TO DO >>
Could you copy, word for word, only the lines from the one containing "How far away is the point" through the last line of the records below, both included?

(Stored data)
○ ○ ○
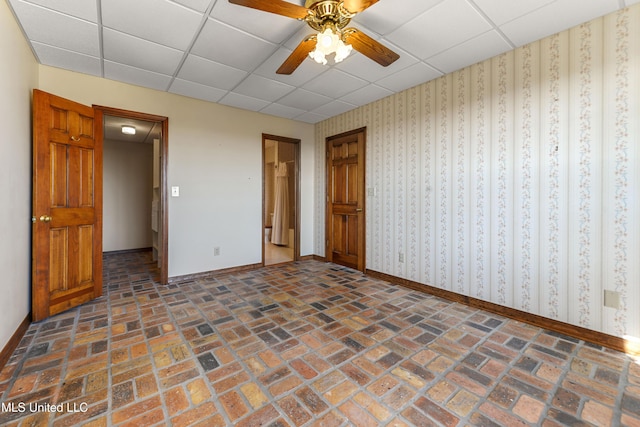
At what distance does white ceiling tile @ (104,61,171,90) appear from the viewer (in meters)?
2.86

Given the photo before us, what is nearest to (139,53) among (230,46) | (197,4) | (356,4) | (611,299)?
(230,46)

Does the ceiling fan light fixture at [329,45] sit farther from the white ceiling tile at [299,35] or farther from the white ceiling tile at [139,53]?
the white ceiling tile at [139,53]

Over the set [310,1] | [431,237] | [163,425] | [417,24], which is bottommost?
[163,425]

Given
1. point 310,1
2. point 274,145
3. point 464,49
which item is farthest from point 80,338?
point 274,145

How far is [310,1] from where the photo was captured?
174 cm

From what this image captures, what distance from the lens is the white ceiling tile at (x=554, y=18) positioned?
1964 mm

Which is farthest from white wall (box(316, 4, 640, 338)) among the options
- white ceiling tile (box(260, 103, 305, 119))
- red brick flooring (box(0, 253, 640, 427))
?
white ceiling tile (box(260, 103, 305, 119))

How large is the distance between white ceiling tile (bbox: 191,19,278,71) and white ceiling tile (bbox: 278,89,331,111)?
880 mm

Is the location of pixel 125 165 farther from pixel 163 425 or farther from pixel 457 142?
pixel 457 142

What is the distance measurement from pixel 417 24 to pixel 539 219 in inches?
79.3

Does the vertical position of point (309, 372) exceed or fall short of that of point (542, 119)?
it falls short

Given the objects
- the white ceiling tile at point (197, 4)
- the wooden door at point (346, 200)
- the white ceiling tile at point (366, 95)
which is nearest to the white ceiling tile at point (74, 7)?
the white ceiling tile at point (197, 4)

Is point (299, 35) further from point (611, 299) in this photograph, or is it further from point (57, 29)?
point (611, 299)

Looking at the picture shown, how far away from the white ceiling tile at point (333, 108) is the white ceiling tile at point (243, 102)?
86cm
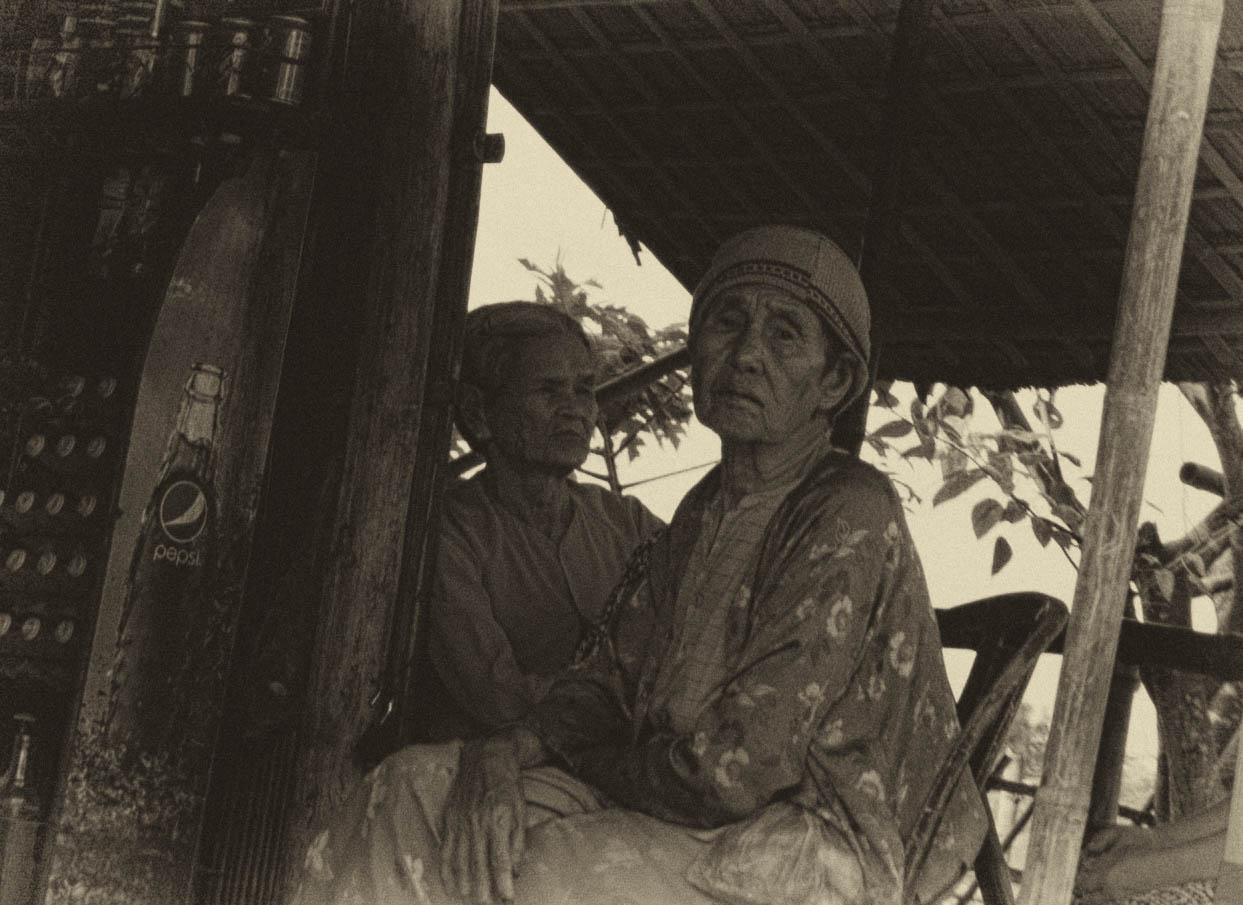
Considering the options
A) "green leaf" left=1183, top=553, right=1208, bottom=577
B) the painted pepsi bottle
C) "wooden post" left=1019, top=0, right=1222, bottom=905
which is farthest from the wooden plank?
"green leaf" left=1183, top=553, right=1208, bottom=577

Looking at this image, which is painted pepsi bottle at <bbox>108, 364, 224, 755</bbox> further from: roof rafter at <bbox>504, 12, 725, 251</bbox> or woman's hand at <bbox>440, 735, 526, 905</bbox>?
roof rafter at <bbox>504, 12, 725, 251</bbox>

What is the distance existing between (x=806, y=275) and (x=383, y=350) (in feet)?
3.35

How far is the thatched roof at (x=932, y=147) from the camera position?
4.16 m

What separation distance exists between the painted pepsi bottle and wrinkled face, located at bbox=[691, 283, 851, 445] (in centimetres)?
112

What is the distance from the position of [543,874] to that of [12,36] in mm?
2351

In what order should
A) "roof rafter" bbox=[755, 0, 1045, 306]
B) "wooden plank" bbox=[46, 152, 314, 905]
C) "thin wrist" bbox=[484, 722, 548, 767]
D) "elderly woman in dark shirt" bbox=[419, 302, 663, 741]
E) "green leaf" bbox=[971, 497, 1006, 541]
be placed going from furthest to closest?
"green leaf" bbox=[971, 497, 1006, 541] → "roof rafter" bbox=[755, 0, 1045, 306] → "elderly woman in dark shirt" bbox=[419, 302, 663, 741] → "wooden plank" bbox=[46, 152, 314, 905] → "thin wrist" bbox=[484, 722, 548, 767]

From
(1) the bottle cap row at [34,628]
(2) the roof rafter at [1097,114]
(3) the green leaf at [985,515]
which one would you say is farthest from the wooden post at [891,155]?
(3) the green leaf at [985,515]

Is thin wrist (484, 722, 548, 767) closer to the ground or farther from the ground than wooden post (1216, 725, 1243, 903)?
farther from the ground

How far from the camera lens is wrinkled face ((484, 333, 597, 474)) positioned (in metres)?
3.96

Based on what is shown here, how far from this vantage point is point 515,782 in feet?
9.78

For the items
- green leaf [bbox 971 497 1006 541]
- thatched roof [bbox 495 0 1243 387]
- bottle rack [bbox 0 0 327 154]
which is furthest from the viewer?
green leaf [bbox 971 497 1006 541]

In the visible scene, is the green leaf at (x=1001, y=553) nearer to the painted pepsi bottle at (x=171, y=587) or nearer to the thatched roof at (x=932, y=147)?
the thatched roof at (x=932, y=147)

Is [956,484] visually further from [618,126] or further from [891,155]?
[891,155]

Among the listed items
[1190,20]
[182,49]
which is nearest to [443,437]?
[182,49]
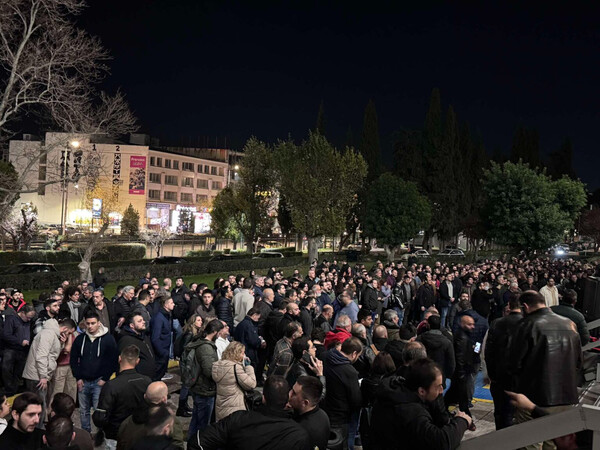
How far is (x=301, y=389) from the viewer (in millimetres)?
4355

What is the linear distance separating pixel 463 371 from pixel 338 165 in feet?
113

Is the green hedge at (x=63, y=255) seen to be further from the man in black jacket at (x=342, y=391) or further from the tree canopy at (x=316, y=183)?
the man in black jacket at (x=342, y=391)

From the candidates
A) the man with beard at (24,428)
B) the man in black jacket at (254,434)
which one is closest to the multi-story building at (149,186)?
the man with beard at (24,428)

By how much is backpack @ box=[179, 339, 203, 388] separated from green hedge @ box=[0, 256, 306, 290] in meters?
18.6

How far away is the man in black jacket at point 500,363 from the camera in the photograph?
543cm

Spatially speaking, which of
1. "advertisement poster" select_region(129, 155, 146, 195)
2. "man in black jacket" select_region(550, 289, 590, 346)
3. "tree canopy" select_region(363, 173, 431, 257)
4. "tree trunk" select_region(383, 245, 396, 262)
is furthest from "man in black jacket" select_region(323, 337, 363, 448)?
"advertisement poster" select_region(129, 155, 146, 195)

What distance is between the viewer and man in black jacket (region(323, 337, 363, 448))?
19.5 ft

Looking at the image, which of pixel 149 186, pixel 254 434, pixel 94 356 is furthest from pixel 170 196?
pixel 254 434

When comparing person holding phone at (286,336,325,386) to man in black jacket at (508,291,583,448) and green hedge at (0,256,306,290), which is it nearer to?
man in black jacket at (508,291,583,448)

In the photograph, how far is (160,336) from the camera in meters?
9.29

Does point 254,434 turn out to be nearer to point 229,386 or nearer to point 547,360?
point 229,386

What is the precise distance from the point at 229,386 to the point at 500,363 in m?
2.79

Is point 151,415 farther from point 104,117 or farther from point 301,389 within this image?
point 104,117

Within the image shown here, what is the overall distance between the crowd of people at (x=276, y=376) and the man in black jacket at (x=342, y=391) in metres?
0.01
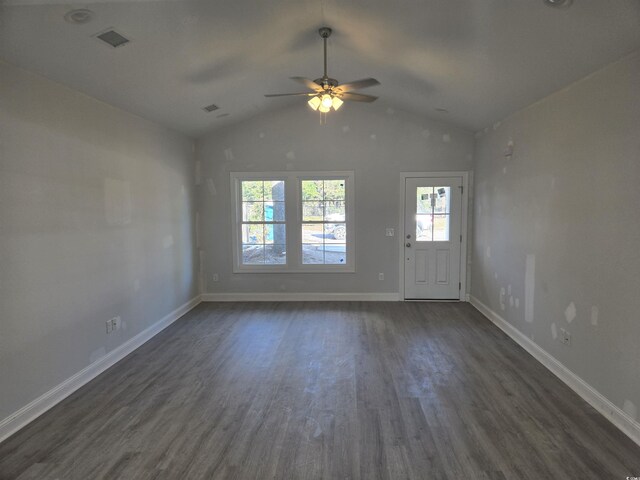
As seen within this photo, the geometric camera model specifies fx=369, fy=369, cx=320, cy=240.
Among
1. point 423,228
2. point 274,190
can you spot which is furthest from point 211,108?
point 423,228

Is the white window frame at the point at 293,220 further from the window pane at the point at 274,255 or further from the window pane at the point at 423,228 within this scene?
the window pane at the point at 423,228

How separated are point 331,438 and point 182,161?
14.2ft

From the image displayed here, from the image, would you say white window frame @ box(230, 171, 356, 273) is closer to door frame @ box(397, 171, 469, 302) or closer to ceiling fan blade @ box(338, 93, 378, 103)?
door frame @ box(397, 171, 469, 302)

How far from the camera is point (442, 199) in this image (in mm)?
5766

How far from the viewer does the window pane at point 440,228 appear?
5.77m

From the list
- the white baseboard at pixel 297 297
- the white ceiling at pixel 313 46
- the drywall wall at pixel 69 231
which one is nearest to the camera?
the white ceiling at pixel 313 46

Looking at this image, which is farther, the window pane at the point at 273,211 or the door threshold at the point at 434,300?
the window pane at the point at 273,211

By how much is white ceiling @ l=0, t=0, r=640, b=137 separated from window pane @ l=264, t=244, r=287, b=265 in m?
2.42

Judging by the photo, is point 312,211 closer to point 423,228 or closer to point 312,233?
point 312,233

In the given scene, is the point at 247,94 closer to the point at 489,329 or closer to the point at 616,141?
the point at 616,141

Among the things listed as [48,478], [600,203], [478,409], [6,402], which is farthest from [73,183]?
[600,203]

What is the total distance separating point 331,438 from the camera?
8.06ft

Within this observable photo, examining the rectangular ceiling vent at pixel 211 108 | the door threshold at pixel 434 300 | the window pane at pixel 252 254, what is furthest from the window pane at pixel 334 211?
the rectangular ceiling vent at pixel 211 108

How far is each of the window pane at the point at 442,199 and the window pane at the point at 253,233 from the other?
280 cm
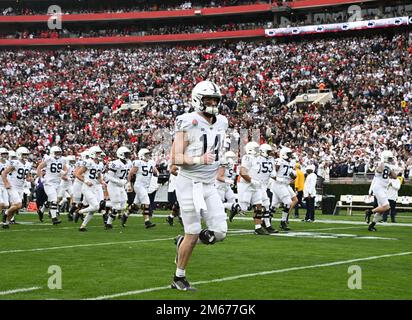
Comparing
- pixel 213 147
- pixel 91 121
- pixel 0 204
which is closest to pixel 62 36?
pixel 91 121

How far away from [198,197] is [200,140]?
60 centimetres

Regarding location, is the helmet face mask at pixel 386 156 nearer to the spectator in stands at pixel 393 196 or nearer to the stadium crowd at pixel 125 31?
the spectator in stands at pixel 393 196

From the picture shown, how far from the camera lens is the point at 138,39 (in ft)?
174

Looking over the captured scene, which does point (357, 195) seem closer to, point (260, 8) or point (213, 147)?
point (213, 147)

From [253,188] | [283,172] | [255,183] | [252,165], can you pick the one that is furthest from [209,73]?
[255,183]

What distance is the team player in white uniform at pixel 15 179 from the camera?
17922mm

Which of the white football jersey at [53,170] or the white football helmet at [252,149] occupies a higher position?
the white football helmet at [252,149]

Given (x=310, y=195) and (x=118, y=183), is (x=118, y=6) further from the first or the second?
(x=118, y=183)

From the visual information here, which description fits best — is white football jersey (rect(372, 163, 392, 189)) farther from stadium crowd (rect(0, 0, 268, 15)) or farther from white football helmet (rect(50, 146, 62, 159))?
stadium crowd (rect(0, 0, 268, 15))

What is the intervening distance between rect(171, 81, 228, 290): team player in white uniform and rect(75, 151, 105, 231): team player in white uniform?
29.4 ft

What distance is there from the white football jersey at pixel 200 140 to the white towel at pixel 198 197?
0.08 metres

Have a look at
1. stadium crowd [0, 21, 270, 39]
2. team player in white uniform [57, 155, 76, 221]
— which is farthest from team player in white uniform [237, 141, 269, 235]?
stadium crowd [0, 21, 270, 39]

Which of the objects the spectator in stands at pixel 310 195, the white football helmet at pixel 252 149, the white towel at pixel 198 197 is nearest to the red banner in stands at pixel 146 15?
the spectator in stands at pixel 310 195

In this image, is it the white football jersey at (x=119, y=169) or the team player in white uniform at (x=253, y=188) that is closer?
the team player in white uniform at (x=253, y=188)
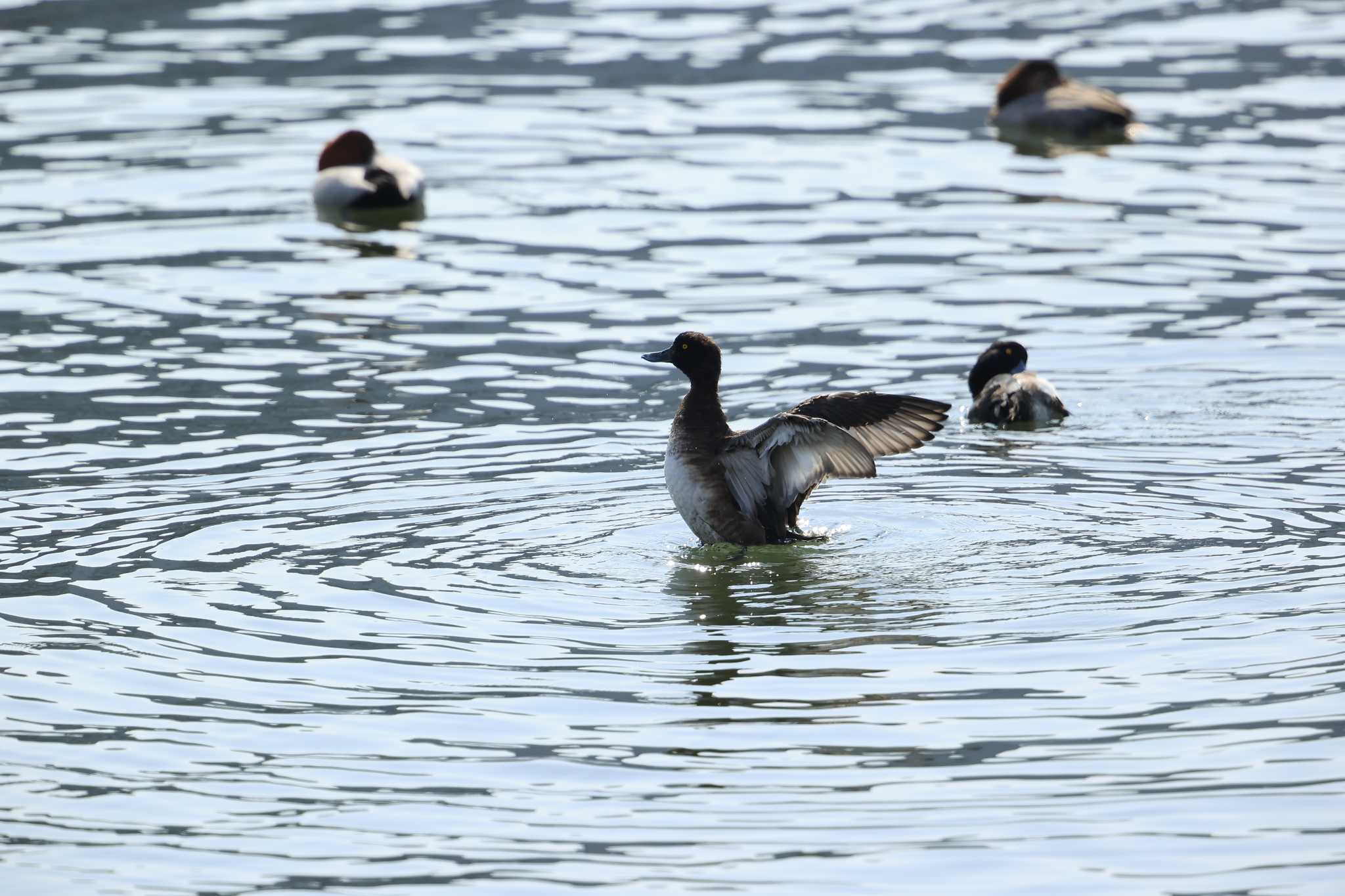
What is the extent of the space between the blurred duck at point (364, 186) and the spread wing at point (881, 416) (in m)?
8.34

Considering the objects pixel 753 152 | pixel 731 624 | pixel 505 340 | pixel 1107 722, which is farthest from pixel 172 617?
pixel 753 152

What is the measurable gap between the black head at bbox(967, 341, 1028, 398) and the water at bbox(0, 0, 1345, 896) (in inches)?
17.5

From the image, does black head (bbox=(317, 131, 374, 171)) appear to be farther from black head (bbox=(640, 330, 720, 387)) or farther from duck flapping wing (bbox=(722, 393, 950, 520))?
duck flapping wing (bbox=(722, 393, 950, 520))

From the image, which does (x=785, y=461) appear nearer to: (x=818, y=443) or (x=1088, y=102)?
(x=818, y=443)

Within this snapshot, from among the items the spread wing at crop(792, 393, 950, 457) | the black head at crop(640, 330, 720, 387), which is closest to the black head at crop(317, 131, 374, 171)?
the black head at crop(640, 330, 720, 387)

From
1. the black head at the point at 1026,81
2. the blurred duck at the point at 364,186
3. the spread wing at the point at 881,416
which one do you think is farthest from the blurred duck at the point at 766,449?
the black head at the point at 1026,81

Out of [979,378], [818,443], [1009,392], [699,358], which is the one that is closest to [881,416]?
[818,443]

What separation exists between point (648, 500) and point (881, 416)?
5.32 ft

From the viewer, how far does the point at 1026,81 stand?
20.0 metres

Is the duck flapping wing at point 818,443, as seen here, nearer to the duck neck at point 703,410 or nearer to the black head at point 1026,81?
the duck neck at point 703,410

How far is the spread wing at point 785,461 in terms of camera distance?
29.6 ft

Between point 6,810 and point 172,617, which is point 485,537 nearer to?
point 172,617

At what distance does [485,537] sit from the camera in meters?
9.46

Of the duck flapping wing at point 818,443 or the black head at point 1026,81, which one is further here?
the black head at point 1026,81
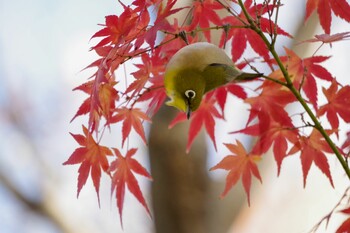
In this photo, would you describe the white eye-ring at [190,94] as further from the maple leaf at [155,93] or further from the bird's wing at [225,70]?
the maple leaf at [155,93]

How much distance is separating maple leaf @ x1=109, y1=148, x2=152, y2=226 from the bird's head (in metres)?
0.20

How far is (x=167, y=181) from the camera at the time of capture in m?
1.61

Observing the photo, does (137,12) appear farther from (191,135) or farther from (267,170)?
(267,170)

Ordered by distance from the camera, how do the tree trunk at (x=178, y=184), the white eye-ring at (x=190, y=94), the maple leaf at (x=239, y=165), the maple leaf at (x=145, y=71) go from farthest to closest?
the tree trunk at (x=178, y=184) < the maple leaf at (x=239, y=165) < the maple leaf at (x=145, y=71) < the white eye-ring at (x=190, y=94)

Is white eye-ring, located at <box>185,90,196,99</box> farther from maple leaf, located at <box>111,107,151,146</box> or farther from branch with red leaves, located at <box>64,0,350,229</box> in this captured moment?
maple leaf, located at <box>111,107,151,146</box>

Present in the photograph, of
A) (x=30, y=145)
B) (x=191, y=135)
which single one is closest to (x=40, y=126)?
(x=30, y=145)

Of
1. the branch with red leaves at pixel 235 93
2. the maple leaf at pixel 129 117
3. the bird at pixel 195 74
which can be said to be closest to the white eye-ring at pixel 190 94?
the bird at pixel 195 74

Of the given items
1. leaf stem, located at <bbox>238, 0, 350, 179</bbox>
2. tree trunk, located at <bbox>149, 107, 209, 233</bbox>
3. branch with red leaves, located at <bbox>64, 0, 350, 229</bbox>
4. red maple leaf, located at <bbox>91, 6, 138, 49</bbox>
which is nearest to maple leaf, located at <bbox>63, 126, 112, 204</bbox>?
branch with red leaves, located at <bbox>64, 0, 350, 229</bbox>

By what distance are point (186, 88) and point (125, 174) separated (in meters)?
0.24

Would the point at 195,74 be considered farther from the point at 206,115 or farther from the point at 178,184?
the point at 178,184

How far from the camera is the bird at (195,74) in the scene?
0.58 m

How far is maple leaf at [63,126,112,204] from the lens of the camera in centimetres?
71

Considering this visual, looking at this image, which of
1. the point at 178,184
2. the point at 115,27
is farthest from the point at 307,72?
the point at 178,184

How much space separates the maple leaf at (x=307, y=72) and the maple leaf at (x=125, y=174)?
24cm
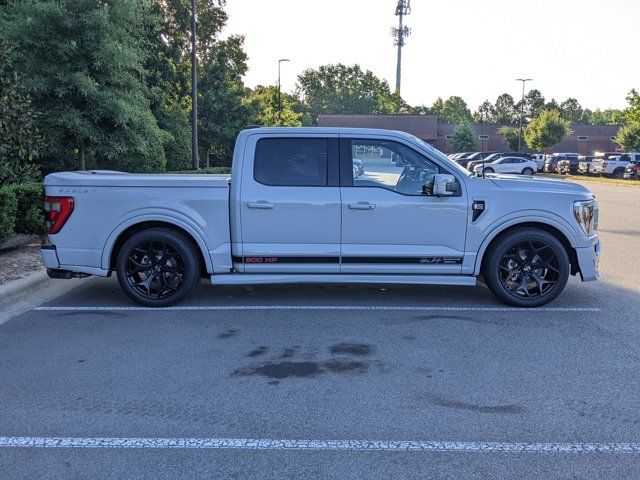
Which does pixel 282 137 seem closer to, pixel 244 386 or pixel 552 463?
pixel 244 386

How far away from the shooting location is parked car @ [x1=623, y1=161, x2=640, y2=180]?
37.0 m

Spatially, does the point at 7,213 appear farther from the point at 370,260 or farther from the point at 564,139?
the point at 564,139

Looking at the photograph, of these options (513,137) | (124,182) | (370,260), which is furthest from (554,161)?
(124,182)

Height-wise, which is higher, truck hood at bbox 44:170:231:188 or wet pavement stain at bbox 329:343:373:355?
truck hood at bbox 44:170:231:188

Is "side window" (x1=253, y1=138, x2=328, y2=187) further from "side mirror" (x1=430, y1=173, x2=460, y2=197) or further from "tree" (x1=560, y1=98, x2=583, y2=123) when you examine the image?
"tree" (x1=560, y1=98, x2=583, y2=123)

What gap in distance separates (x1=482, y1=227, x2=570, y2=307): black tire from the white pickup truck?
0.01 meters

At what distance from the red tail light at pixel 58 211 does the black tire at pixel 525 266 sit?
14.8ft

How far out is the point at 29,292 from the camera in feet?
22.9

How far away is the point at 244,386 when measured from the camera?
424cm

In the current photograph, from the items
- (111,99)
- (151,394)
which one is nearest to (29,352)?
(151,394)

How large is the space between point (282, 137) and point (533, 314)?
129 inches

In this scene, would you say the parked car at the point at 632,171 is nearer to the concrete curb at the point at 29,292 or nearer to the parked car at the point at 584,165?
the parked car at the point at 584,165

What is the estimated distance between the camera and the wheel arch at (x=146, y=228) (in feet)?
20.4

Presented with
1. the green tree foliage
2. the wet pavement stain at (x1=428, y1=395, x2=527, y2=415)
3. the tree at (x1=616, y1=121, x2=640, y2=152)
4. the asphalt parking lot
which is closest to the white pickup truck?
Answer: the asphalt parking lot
○ ○ ○
CORRECT ANSWER >>
How far away is the point at 244,386 when measured from the camera?
424cm

In the current photograph, from the items
- (111,99)
- (151,394)
which one is nearest to (29,352)?
(151,394)

How large is the space between point (282, 137) and point (533, 314)?
129 inches

In this scene, would you say the parked car at the point at 632,171 is nearer to the concrete curb at the point at 29,292 or nearer to the parked car at the point at 584,165?
the parked car at the point at 584,165

What is the estimated distance between the camera and the wheel arch at (x=146, y=228) (in feet)?
20.4

Presented with
1. the green tree foliage
2. the wet pavement stain at (x1=428, y1=395, x2=527, y2=415)
3. the tree at (x1=616, y1=121, x2=640, y2=152)
4. the asphalt parking lot
which is closest to the white pickup truck?
Answer: the asphalt parking lot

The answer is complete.